От невезучего генерала мысли прыгнули к Луизе де Лавальер из той же книжки. От Луизы — к Кудрявой. “Как она там?”
Вспомнилось, как недавно морочил ей голову своими придуманными приключениями в ночной библиотеке. Даже совесть слегка царапнула. Ну да ладно, это же для интереса. И давно уже это было… Да нет, не так уж давно. Наверно, недели две назад…
Две?
А как же с трехнедельным запретом на вранье?
1
Следующие два часа были полны тяжких раздумий. Винька сидел в блиндаже и держался за голову.
Пытался успокоить себя. Это же, мол, несерьезное вранье, пустяковое. Вроде того, когда: “Как живете?” — “Спасибо, хорошо”, хотя хорошего мало.
Чем дольше он себя уговаривал, тем понятнее делалось: не пустяк это. Он же сочинил историю про серьезное приключение, про победу над страхом, и Кудрявая до сих пор верит, что все это было .
Нет, такой случай неспроста. Возможно, дух Тьмы, выпущенный из мячика, не рассеялся постепенно в воздухе, как на то надеялся Винька. Он улучил момент и сотворил зло. Помешал доброму колдовству и спасению Ферапонта.
Завтра утром Ферапонт появится здесь полный счастливых надежд: ведь он выполнил все волшебные условия! И не будет знать, что его хитрости с числом тридцать три и пирамидой — псу под хвост!
Что же Виньке делать, как смотреть в глаза Ферапонту? Сразу про все честно рассказать? Или ждать, будто ничего не случилось? Может, колдовство все же подействует? А если не подействует, кто догадается, что виноват здесь он, Винька?

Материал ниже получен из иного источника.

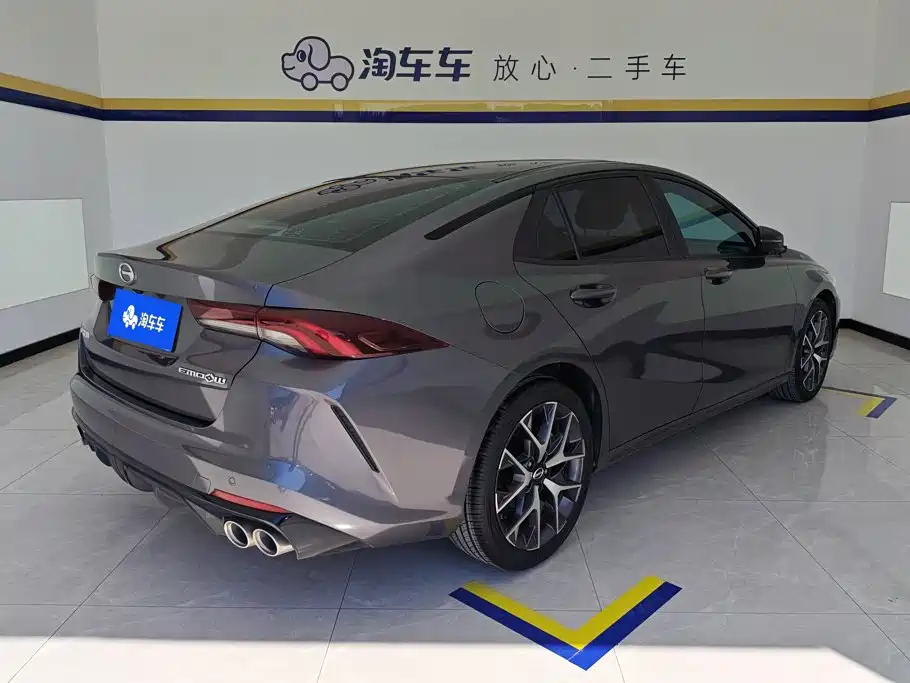 GAC Motor Shadow Leopard — фото 3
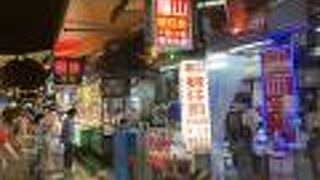 なんとなく混沌としている夜市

А бедняга Ферапонт так и будет маяться всю жизнь?
И ему, Виньке, маяться? Потому что он-то до конца своей и Ферапонтовой жизни будет знать, чья здесь вина!
“Но ведь я же не хотел! Я же честно не помнил про то вранье! Какой толк, если я в нем признаюсь? Ферапонту это не поможет, он только начнет мучиться раньше срока. А так хоть тридцать три дня поживет с надеждой… Ведь все равно же сделать ничего нельзя , да, Глебка?”